- [Consigne écrite a]:
Indiquez si chacune des affirmations suivantes s'accorde avec le texte sur The Revenant : (i) le film a remporté trois BAFTA, dont celui du meilleur acteur ; (ii) le tournage s'est déroulé dans de bonnes conditions, sans dépassement de budget ; (iii) le projet existe depuis le début des années 2000. Répondez par oui ou non et citez mot pour mot le passage décisif.

- [Texte présenté]:
━━━━━━━━━━━━━━━━

• The revenant, Alejandro Inarritu, 2015

    The revenant, Alejandro Inarritu, 2015 

    Le film nous parvient avec une grosse réputation. C’est en effet le premier western du cinéaste mexicain Inarritu qui est lui-même considéré comme un réalisateur original. Il a été tourné dans des conditions très difficiles et son budget a été dépassé. Mais il vient de remporter trois BAFTA, dont celui du meilleur film et du meilleur acteur. C’est un favori pour les Oscars. Et comme les gens aiment bien finalement les westerns et les films d’aventures, on se dit : pourquoi pas ? Personnellement j’avais beaucoup d’appréhension, et je ne trouve pas qu’Inarritu soit un cinéaste bien intéressant, quoiqu’il soit au goût du jour. Pour la petite histoire on se souviendra que ce projet existe depuis le début des années 2000 et que plusieurs réalisateurs lui avaient été associés avant de se dédire : Park Chan-wook, Jean-François Richet ou encore John Hillcoat.

━━━━━━━━━━━━━━━━

- [Consigne écrite b]:
Relevez chaque ligne des enregistrements qui contient le mot "mounted".

━━━━━━━━━━━━━━━━

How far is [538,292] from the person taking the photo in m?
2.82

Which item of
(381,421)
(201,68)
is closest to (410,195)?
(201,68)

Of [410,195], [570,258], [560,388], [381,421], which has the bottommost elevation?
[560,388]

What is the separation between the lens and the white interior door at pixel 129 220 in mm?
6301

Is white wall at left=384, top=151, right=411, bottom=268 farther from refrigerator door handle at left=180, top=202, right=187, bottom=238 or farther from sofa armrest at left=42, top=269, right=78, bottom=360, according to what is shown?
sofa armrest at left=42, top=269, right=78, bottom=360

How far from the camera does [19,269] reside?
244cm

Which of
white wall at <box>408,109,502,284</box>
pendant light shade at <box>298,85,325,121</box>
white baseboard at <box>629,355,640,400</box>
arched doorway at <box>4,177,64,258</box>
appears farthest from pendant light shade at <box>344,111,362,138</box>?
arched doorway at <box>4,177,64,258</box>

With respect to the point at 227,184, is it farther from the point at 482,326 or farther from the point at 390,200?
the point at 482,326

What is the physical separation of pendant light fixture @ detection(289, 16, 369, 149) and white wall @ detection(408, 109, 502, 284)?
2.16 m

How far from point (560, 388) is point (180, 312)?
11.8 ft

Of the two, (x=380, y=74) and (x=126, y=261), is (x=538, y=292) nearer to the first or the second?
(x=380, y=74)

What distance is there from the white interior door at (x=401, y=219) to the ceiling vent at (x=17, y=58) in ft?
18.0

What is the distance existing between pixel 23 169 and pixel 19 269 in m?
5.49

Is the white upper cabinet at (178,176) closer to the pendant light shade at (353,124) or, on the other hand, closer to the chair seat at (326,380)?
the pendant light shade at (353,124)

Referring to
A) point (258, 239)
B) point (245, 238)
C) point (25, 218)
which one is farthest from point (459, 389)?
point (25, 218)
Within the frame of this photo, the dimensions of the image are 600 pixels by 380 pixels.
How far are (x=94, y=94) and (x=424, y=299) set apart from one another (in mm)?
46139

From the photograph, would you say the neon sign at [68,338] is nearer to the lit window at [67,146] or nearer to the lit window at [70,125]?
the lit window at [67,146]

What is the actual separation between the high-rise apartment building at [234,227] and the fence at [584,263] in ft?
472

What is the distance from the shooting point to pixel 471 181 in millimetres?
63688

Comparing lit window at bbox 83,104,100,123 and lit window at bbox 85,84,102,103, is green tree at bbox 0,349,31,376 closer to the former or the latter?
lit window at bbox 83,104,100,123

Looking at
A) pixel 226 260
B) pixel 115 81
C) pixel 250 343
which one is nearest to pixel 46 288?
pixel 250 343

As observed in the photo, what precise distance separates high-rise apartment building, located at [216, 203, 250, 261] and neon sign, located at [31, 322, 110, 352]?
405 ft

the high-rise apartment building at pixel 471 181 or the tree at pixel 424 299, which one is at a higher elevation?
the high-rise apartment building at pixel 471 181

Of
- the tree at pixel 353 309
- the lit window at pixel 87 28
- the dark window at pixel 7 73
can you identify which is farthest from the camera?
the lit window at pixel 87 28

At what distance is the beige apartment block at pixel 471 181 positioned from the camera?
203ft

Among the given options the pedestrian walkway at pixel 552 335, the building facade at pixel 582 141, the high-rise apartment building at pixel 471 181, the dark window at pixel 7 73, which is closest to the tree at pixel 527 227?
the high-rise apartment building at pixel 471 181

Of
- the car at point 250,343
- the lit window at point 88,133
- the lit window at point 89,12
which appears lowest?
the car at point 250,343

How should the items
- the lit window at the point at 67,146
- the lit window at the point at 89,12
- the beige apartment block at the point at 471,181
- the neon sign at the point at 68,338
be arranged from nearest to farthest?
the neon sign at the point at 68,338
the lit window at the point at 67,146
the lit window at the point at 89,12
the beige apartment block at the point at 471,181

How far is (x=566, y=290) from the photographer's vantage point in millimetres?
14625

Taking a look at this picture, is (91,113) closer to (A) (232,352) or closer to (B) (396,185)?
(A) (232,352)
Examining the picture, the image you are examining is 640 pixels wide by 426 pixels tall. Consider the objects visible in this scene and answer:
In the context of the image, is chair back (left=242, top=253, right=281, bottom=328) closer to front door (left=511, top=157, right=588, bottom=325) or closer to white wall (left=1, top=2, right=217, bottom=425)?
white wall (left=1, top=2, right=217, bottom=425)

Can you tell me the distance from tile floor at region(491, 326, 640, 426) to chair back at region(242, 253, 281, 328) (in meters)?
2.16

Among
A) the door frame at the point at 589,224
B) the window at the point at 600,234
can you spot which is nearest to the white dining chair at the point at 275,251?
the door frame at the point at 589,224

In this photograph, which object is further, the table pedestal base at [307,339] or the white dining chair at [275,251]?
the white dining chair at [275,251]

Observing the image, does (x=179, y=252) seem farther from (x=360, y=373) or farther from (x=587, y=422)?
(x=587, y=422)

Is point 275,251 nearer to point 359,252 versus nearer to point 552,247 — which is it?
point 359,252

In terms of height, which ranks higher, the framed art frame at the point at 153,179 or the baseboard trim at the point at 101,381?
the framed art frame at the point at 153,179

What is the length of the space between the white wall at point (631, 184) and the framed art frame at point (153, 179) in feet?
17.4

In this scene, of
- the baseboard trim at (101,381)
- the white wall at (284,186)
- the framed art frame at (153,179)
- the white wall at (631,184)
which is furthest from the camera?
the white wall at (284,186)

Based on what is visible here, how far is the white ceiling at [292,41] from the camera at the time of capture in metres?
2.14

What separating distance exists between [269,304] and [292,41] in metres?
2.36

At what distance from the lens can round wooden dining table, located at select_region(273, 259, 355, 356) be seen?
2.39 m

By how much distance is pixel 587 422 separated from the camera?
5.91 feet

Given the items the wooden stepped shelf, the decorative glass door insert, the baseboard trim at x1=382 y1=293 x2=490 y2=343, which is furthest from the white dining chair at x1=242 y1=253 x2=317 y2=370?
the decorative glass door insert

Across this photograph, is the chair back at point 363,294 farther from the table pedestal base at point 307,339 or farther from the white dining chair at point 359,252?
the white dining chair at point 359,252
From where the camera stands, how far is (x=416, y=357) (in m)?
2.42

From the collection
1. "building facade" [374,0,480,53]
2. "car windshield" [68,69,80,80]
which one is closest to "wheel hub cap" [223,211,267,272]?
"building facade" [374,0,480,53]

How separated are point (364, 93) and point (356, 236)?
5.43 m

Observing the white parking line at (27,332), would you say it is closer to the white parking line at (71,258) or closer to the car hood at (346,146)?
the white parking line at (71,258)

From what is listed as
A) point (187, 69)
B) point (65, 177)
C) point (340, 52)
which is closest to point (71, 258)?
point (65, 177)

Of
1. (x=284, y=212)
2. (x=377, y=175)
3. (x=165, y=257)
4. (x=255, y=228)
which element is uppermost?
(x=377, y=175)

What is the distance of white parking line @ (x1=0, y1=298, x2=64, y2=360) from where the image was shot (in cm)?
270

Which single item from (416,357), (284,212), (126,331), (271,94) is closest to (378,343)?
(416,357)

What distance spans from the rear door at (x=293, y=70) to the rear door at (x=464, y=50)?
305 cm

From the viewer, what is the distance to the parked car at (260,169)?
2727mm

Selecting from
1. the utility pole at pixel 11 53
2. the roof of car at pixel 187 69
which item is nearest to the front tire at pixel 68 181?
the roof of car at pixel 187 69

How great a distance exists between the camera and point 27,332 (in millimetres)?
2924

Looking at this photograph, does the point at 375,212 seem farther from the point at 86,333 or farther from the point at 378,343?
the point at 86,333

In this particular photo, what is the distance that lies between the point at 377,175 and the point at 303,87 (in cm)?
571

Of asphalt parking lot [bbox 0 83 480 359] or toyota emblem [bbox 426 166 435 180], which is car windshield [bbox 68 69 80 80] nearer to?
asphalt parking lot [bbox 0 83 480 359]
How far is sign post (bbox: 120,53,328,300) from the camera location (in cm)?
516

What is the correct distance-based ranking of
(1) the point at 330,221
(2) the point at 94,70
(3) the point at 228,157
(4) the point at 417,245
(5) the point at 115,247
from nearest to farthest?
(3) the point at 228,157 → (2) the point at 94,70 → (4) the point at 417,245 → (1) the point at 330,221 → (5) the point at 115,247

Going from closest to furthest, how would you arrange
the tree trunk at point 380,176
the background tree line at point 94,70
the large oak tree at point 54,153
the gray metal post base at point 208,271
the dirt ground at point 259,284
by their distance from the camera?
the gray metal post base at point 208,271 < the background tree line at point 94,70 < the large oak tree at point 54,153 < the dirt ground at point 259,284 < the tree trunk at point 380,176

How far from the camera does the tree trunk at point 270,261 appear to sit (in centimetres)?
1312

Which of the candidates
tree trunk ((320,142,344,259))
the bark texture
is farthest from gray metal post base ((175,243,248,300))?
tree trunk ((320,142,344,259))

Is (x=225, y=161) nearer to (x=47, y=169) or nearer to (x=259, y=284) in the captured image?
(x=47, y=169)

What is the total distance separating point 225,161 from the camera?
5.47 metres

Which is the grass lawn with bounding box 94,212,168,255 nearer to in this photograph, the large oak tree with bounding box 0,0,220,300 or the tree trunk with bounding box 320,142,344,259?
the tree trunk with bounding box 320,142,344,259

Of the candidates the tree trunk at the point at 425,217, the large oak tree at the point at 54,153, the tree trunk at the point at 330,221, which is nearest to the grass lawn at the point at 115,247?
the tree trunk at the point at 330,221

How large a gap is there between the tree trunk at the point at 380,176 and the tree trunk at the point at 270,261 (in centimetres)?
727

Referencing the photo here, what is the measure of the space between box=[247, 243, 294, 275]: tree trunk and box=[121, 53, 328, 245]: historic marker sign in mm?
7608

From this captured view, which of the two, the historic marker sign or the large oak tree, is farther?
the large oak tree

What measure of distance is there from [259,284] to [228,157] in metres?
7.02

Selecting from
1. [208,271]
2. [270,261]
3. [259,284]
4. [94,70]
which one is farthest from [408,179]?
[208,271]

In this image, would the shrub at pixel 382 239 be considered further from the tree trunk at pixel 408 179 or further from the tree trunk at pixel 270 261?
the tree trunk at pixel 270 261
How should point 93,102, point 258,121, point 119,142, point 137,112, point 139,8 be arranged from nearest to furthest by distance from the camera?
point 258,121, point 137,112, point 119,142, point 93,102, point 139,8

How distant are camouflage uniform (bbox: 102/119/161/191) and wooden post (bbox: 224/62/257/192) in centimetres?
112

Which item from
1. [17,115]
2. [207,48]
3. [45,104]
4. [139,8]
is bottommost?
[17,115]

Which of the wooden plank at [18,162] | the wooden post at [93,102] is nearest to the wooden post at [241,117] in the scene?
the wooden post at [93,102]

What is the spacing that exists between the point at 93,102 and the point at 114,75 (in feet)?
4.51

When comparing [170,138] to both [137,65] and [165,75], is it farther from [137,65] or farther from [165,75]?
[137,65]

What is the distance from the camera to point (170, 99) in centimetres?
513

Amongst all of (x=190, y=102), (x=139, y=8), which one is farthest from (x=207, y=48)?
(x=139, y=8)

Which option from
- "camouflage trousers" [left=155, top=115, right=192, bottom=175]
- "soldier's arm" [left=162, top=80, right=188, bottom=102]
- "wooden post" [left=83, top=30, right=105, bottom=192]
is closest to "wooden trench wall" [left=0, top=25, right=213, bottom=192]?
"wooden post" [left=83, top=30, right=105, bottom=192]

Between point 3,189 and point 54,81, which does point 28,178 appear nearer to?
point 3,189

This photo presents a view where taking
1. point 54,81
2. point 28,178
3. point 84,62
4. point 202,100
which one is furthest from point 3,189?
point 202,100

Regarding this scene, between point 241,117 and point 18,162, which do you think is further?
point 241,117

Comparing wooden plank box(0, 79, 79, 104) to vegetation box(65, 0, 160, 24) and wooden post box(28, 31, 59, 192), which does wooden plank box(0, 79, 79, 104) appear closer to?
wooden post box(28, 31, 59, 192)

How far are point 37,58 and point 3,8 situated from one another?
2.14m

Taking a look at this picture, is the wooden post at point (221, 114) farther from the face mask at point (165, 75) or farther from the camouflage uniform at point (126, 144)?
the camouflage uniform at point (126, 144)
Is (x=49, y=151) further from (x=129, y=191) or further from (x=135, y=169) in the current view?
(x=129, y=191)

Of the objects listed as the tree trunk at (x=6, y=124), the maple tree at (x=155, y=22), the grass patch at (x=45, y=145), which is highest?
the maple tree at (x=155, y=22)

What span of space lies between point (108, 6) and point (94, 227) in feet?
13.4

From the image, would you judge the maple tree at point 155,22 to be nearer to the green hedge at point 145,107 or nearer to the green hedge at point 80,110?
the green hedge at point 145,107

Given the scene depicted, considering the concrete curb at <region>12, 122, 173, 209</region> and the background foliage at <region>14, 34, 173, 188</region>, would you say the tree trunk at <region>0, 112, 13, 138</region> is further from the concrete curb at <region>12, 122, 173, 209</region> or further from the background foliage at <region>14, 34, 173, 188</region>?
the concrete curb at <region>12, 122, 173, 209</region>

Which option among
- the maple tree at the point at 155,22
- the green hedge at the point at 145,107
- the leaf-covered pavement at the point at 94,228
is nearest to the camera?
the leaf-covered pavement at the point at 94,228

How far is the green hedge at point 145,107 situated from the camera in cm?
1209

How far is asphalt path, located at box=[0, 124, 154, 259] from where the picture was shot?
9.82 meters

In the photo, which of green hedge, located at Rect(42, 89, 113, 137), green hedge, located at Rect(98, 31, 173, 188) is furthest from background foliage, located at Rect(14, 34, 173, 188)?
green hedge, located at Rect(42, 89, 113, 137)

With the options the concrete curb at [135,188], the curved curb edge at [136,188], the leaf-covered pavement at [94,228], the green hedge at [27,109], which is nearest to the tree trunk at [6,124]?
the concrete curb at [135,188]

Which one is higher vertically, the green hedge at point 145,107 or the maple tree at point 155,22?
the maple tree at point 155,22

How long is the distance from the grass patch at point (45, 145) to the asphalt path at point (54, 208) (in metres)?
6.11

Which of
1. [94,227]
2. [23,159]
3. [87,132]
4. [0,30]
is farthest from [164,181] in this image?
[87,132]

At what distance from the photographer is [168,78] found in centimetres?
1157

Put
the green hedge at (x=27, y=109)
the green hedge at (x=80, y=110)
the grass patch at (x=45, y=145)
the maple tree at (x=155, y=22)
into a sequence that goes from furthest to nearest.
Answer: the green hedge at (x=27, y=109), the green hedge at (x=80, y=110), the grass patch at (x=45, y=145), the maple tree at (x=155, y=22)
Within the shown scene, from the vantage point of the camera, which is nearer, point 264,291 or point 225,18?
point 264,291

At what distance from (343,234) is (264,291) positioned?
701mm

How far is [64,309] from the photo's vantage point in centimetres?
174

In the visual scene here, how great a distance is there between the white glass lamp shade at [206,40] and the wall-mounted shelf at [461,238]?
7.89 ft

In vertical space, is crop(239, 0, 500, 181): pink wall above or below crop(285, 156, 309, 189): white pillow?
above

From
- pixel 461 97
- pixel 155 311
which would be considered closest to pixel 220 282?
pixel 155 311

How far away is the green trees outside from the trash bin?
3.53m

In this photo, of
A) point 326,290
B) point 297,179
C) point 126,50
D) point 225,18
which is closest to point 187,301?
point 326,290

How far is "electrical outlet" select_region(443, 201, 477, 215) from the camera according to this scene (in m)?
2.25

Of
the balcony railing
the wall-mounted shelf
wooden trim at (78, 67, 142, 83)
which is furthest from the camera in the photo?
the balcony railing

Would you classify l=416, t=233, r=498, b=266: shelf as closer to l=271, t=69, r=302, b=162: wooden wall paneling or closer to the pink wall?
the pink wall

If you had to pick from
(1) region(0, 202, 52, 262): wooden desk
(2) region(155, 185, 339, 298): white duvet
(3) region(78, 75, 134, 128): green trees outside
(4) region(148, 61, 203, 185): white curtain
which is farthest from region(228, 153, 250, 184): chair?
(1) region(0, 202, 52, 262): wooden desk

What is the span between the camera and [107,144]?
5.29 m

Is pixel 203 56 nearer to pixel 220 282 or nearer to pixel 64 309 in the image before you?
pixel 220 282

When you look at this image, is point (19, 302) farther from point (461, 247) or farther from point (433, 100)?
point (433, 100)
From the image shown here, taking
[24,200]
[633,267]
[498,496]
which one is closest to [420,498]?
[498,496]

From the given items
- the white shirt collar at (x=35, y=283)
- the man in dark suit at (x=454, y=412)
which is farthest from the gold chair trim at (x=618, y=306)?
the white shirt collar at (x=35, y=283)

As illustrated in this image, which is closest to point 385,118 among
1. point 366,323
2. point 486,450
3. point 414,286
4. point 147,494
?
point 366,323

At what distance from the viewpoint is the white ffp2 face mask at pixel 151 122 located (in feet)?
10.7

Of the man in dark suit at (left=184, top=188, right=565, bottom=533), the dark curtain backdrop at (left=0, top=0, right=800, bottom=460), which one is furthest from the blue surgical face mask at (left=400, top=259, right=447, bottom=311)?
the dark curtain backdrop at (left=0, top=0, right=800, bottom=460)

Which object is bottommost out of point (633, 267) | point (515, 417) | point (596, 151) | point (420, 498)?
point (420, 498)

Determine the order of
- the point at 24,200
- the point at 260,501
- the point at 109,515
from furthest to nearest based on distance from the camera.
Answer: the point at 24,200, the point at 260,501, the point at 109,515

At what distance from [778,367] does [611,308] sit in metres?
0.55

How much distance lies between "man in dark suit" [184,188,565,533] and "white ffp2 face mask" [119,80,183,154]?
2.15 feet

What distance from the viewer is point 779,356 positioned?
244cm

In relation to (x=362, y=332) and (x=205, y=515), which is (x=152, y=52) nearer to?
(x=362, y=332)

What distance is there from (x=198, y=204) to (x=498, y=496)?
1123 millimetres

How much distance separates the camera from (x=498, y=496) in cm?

━━━━━━━━━━━━━━━━

- [Réponse finale a]:
(i) Oui : « il vient de remporter trois BAFTA, dont celui du meilleur film et du meilleur acteur ».
(ii) Non : « Il a été tourné dans des conditions très difficiles et son budget a été dépassé ».
(iii) Oui : « ce projet existe depuis le début des années 2000 ».

- [Réponse finale b]:
In the visual scene here, how great a distance is there between the white glass lamp shade at [206,40] and the wall-mounted shelf at [461,238]?
the wall-mounted shelf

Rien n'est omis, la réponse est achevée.